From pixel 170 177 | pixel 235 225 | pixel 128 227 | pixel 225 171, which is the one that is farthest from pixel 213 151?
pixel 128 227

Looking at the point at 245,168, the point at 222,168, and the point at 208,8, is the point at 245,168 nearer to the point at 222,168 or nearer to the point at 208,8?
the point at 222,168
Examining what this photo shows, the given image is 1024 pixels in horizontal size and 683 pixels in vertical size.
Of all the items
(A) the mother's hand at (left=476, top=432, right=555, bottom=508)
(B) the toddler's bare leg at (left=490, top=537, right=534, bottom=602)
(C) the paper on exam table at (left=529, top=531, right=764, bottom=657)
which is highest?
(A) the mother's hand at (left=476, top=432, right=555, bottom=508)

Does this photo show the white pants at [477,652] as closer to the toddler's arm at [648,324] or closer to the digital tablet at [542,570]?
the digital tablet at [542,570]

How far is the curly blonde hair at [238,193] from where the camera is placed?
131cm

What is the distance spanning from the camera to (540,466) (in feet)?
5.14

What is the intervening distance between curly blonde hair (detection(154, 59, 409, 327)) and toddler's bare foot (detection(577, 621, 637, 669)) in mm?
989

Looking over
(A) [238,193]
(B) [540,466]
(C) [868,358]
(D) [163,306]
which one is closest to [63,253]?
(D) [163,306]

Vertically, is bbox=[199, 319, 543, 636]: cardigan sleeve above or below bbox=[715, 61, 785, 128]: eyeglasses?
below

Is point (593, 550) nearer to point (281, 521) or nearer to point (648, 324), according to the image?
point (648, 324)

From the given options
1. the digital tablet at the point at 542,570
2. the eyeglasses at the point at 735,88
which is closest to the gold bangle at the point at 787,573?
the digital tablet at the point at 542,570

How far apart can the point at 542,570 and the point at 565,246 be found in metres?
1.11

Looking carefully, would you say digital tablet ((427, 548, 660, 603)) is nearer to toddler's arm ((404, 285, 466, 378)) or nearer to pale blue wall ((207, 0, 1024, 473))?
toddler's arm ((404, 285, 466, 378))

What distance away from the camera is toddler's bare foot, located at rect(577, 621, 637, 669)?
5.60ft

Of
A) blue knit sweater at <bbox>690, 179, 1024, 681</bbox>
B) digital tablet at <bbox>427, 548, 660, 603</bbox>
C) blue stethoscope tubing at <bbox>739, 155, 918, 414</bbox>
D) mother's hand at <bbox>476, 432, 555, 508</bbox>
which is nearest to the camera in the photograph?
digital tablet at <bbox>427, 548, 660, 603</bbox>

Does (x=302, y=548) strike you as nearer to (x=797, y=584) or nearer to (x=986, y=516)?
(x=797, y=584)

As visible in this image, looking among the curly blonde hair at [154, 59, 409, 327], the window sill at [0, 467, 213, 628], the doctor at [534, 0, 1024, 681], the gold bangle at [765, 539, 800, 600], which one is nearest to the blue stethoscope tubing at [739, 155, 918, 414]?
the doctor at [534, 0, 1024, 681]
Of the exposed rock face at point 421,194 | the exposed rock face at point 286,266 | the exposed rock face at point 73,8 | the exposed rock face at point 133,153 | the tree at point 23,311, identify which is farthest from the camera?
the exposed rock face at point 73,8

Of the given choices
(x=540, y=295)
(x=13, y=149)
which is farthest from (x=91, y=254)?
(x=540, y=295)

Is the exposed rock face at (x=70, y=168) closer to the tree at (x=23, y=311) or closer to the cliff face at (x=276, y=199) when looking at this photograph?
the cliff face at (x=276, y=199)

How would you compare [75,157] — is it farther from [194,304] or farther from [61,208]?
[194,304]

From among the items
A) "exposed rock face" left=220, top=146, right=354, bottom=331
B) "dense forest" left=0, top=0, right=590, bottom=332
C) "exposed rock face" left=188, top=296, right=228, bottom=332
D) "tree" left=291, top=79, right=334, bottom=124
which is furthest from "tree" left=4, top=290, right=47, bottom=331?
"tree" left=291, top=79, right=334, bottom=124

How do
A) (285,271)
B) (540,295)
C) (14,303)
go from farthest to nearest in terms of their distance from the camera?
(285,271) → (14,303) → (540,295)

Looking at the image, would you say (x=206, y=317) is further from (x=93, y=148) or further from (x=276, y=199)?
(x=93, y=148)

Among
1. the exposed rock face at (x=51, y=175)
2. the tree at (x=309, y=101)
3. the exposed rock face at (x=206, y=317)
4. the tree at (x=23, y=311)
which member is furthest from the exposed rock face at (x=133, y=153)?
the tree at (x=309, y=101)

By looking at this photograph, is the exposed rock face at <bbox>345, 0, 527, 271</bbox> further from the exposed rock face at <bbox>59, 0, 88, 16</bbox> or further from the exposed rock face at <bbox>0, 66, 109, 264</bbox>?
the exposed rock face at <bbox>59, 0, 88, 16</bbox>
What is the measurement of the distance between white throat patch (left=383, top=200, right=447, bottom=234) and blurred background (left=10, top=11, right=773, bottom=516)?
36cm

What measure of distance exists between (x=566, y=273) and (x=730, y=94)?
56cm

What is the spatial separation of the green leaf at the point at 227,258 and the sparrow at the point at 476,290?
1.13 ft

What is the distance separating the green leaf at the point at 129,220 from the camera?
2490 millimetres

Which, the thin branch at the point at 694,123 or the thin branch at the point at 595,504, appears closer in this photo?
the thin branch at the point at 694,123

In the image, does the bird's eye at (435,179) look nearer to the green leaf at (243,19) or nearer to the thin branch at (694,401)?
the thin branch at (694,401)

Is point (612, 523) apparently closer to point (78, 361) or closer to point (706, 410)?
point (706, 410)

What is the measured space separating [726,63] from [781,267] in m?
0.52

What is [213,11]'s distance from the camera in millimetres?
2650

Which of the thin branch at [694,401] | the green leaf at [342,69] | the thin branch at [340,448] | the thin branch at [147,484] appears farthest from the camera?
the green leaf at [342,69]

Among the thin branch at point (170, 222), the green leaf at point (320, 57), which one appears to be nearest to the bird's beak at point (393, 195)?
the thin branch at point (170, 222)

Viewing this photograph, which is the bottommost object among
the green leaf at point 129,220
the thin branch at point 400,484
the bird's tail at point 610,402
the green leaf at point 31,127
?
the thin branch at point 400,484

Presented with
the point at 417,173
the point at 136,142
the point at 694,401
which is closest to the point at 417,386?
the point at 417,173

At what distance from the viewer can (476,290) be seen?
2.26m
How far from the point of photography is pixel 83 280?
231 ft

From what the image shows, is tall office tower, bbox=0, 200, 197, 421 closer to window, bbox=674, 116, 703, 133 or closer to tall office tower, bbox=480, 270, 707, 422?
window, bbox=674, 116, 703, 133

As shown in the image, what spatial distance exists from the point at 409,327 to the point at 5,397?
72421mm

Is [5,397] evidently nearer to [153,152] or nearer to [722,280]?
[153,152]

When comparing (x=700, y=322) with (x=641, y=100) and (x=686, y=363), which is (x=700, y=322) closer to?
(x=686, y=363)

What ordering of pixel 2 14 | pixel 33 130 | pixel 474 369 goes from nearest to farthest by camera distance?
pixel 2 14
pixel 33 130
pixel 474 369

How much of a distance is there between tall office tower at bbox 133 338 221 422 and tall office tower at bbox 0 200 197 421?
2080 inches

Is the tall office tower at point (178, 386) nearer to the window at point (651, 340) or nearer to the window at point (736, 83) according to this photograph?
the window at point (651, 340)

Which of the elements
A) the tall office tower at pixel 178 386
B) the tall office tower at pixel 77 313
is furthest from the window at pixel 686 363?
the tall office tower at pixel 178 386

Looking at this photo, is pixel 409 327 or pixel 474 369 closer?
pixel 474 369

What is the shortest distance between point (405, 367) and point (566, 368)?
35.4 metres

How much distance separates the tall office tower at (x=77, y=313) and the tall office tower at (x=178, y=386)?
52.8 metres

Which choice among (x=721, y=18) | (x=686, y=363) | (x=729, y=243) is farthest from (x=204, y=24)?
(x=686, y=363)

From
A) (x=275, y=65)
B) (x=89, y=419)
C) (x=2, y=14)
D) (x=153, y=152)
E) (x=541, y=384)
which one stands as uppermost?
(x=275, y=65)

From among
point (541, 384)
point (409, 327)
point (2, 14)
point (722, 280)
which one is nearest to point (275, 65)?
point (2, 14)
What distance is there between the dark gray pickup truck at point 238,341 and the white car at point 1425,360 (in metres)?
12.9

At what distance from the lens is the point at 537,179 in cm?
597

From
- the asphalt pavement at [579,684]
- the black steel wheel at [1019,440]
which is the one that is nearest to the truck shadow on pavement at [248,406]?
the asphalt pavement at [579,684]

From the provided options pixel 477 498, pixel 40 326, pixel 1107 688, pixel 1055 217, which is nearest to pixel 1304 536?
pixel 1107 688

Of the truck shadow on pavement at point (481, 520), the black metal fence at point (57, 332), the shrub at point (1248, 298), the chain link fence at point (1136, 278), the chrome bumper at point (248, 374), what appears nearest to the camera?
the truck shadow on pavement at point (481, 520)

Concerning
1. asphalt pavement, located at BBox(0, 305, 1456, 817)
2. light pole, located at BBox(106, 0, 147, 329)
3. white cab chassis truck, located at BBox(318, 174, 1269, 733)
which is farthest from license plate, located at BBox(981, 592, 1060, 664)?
______
• _Stated exercise_
Return precisely the lines of the records, starting with the line that holds "Looking at this photo, is" and ending with the last one.

• _Response_
Looking at this photo, is pixel 409 327 or pixel 474 369 closer?
pixel 474 369

What is the shortest distance between point (405, 367) and point (566, 368)?
35.4 metres

How much distance separates the tall office tower at (x=77, y=313) and the tall office tower at (x=178, y=386)?
52.8 metres

Which choice among (x=721, y=18) | (x=686, y=363) | (x=729, y=243) is farthest from (x=204, y=24)?
(x=686, y=363)

From
A) (x=275, y=65)
B) (x=89, y=419)
C) (x=2, y=14)
D) (x=153, y=152)
E) (x=541, y=384)
which one stands as uppermost?
(x=275, y=65)

From among
point (541, 384)
point (409, 327)
point (2, 14)
point (722, 280)
which one is nearest to point (275, 65)?
point (2, 14)
What distance is there between the dark gray pickup truck at point 238,341 and the white car at point 1425,360 (in metres)?
12.9

At what distance from the lens is the point at 537,179 in cm?
597

From
- the asphalt pavement at [579,684]
- the black steel wheel at [1019,440]
which is the one that is nearest to the truck shadow on pavement at [248,406]?
the asphalt pavement at [579,684]

From the provided options pixel 477 498, pixel 40 326, pixel 1107 688, pixel 1055 217, which is nearest to pixel 1304 536?
pixel 1107 688

Of the truck shadow on pavement at point (481, 520), the black metal fence at point (57, 332), the shrub at point (1248, 298), the chain link fence at point (1136, 278), the chrome bumper at point (248, 374), what appears nearest to the camera?
the truck shadow on pavement at point (481, 520)

Concerning
1. asphalt pavement, located at BBox(0, 305, 1456, 817)
2. light pole, located at BBox(106, 0, 147, 329)
3. white cab chassis truck, located at BBox(318, 174, 1269, 733)
which is farthest from license plate, located at BBox(981, 592, 1060, 664)?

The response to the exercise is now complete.